掲載本文
______

日刊☆こよみのページ スクラップブック(PV , since 2008/7/8)

【凹む】(へこむ)
 [自五]
 1.物の表面がくぼむ。おちこむ。「車体が凹む」
 2.損をする。減る。浄瑠璃、心中重井筒「四百目というかねを何するとて借
  つたぞ。くひこんだかへこんだだか」。「100円凹む」
 3.やり込められて屈服する。よわりくじける。「反撃されて凹んでしまう」
  《広辞苑・第六版》

 どちらかというと、新しい言葉を使うことには慎重な方だと思う私です(主
 観的見解ですけど)。従来の言葉で当たり前に言い換えられる言葉なら、極
 力、新語を使うことは控えようと思っています。とは言いながら、

  この言葉は、使いたいな

 と思う言葉もあります。
 そうした言葉の一つが、冒頭に書いた「凹む」という言葉。

  「さすがに、これは凹みますね」

 凹むそれのみでは新語とは言えないでしょうが、これを自分の受けた精神的
 な衝撃、またその衝撃によって陥っている現在の精神状況を示すような場合
 に使うようになったのは比較的最近のことのように思いますから、用法的に
 は「新語」の仲間に入れてもよいと思います。

 「凹む」には語釈3 の「やりこめられて屈服する」という用法もありるよう
 ですが、やりこめられて屈服するという意味には、こちらに非があって言い
 返すことが出来ない状態というように感じます。前提としてこちらになにが
 しかの「非」がある気がします。しかし現在使われる「凹む」には、そうし
 た理非善悪とは関係なく、ただ結果として陥ったやるせない気持ちといった
 ものを表す使い方があると思います。

 「凹む」についてそんな風に感じる私が、この言葉を使いたいなと思うこと
 がありました。
 ある日、メールマガジンの返信用アドレス宛にこのメールマガジンの返信の
 形で届いたメールに、ただ一行

 「当該メールが迷惑になっていますので、直ちに送信を停止して下さい。」

 とありました。
 凹みました。

 「直ちに」とあるあたりに、ご立腹の様子が窺えます。

______

提供データ
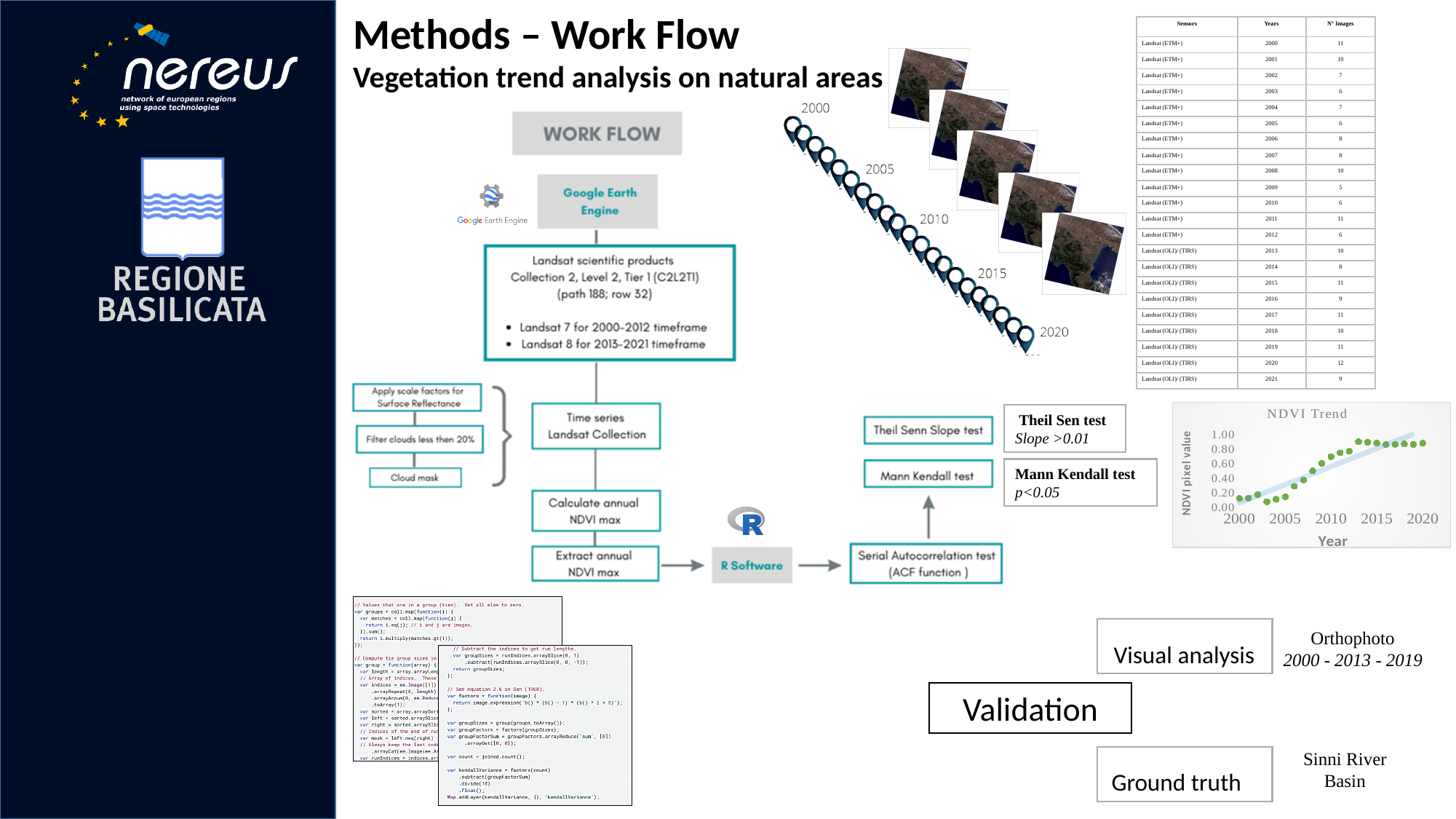
On the NDVI Trend chart, do the NDVI values rise or fall from 2000 to 2020? rise What is the title of the chart on the right side of the slide? NDVI Trend On the NDVI Trend chart, is the value for 2015 greater or less than 0.60? greater On the NDVI Trend chart, is the value for 2005 greater or less than 0.60? less On the NDVI Trend chart, is the value for 2000 greater or less than 0.40? less What is the label of the y axis on the NDVI Trend chart? NDVI pixel value On the NDVI Trend chart, which year has the larger NDVI value, 2000 or 2020? 2020 On the NDVI Trend chart, which year has the larger NDVI value, 2005 or 2015? 2015 What kind of chart is the NDVI Trend chart? scatter chart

______

課題の要件
[A] 「凹む」に関する文章のうち、「どちらかというと、新しい言葉を使うことには慎重な方だと思う私です(主」から「そうした言葉の一つが、冒頭に書いた「凹む」という言葉。」までを、両端の語句も含めてそのまま書き出してもらえますか?
[B] 「凹む」に関する文章を、最後の文の後から書き進めてもらえますか?

回答一覧
[A]
どちらかというと、新しい言葉を使うことには慎重な方だと思う私です(主
 観的見解ですけど)。従来の言葉で当たり前に言い換えられる言葉なら、極
 力、新語を使うことは控えようと思っています。とは言いながら、

  この言葉は、使いたいな

 と思う言葉もあります。
 そうした言葉の一つが、冒頭に書いた「凹む」という言葉。

[B]
 まあ、毎日毎日、愚にもつかない(おっと、自分で言ってしまっては身も蓋
 もない・・・)長文のメールマガジンが届いたら、確かに迷惑。お気持ちが
 わからないわけではないのですが。

 ただ、このメールマガジンは

  1.購読希望者が購読登録する
  2.登録されたメールアドレスに登録の承認確認のメールが届く
  3.承認確認がなされると、登録されたメールアドレスに配信される

 という手続きが行われたうえで配信されるので、例えば私が勝手に送り付け
 ているというわけではありません(この辺、誤解されている方もいらっしゃ
 るようですが)。まあ、何年も前に登録したことなどすっかり忘れてしまっ
 ているということはあるでしょうから、「登録した覚えなどない」と思われ
 ても仕方ないとは思います。私も忘れっぽい方なので、よくわかります。

 といっても、この配信停止を求めてきた方に、そんな説明をするわけにもい
 かないでしょう。家族でメールアドレスを共有しているような場合もないと
 は言えないので、本当にご本人には身に覚えのない迷惑メールであるとい可
 能性もありますから。
 そんなことを考えながら、配信停止処理(こっちは発行者側でも出来る)を
 行って

  「配信停止の処理を行いました。
   これまでのご購読、ありがとうございました」

 と返信しましたが、送信ボタンを押した後には、なんともやるせない気持ち
 が残りました。こんな時の気持ちを表すにのには「凹む」って言葉、ぴった
 りですね。

 まあ、「凹んでもお湯をかけたら元どおり」という形状記憶合金並みの精神
 なので、すぐ復活しますけれど(おかげで、本日はコトノハ書けたし)。
 鍋や薬缶は凹んだら直さなければそのままですが、その点人間は自力復旧出
 来る分、鍋、薬缶より優れてるかな??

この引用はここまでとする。